「なんでそんなこと言うの!
疲れても一人で歩くって言うから連れてきたんじゃない」
小さくは無い声で妻が娘を叱った。
電車もすいていれば、こどもには楽しいだろう。
それはぼくにも覚えがある。でも、行楽シーズンだけあって、
外も見られないほどぎちぎちだった。
通勤でもあるまいに押し合い押されあいして、
ぼくだってもうへとへと。
妻もこんな場所でこんな風に叫ぶような人ではないのに、
自分も疲れていらだっていることに気づいていないのだろう。
「いままでだってそう。
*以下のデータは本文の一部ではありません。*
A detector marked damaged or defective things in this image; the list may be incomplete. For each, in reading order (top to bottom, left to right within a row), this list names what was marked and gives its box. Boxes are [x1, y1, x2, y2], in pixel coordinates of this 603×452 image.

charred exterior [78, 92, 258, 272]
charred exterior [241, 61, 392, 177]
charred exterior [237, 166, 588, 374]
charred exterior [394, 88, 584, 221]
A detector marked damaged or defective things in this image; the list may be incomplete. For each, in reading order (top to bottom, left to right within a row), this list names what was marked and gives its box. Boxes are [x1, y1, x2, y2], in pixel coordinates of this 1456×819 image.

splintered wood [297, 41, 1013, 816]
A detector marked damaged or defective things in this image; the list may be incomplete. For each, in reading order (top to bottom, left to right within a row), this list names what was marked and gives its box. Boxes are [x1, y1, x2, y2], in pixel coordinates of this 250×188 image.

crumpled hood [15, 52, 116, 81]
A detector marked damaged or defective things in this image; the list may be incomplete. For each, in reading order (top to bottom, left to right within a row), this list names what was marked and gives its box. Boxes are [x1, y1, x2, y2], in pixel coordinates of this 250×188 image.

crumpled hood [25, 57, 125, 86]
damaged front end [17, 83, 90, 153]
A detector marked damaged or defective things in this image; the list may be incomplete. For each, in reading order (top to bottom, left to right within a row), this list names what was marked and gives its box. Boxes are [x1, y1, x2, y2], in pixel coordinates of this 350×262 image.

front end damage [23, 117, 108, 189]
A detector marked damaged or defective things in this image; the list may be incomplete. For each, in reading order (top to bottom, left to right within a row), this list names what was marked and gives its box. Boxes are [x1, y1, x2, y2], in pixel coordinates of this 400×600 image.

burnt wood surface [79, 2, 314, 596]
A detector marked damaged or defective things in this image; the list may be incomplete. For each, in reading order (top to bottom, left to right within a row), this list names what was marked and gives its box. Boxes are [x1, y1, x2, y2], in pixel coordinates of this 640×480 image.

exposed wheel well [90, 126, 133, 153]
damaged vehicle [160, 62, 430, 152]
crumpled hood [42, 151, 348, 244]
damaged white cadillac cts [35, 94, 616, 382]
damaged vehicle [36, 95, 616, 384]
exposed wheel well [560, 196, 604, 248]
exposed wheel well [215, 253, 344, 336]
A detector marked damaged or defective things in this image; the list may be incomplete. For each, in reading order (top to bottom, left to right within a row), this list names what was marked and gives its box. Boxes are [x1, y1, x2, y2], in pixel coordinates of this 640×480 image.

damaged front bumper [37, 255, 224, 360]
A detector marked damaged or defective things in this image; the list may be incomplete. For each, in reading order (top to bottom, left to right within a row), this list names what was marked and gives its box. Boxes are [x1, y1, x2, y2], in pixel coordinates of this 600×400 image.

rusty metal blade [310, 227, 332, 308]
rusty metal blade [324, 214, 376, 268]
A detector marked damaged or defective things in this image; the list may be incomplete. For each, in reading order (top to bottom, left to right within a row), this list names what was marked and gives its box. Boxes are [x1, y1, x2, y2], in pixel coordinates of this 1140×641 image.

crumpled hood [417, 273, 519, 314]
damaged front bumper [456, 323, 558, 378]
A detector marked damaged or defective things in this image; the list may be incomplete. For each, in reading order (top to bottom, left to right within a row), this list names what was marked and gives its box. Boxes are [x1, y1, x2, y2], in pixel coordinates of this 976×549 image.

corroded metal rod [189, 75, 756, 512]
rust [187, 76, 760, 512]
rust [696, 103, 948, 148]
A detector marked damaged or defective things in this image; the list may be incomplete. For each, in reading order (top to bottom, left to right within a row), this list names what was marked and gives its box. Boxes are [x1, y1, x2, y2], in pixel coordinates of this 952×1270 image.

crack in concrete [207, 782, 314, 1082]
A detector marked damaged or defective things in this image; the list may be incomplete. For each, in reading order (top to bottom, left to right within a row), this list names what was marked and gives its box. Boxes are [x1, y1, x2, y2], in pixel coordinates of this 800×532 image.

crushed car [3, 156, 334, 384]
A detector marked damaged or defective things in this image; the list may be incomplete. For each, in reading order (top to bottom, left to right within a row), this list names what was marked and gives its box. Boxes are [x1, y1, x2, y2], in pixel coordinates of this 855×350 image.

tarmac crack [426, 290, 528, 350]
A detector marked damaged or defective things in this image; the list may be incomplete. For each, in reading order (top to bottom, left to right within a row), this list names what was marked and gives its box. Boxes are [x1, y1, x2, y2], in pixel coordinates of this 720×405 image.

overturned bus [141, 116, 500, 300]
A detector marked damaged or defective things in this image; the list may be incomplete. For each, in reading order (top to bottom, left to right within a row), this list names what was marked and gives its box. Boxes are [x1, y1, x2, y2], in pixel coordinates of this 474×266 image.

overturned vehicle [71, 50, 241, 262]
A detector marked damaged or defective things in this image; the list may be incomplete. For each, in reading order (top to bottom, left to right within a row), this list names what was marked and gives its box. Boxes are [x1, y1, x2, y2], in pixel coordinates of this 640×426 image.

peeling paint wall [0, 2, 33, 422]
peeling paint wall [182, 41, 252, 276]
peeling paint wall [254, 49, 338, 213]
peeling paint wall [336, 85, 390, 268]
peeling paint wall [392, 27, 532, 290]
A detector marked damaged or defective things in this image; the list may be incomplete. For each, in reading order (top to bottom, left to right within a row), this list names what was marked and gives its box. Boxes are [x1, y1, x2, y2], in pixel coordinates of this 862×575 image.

何で何度も何度も嘘つくの!」
娘は泣きながら首を振る。
これ以上は自分でも聞くに堪えず、
妻にも娘にもよくないと思ったので、
ぼくは手をかざしながら間に割って入った。
「まあまあ、あれを見て」
指差すのは古ぼけた駅の掲示板。
30分たった書き込みは消します、そんなことが書いてある。
「なんなの?」
「特にどうと言うことはないけど。ここで軽く頭を冷やそう」
腕時計を見ながら15分。
最近じゃ書き込みもそうない板をまっさらにする。
「……さて。今までここに何が書いてあったか教えてもらえる?」
妻に訊くと、
「覚えてないよ」
「なんでそういう嘘つくの?
あれくらい覚えておけるはずだろ?」
すると困った顔をして、
「ほんとに覚えてないよ。あんなの関係なかったし」
「こどもだってそうだ」
ぼくは言う。
「こどもの記憶時間なんて15分がいいとこ。
それ以前なんて自分が何を言ったか、
何を言われたかもわからないような生き物だ。
しかも何を言われたって、どんな約束をしたって、
ただの言葉遊びでその場限り。興味の無いことなんて忘れてる」
言いながら、なんだかため息が出た。
「こどもと約束なんてするもんじゃない。
何度も何度も約束を破るという前に、
大人が約束を守る姿勢を貫くべきなんだ。
具体的には……二度とでかけないとかね」
でもどうせ、また約束を破ってでかけることになるんだ。
とりあえず今は15分でいいから昼寝でもしたい気分だった。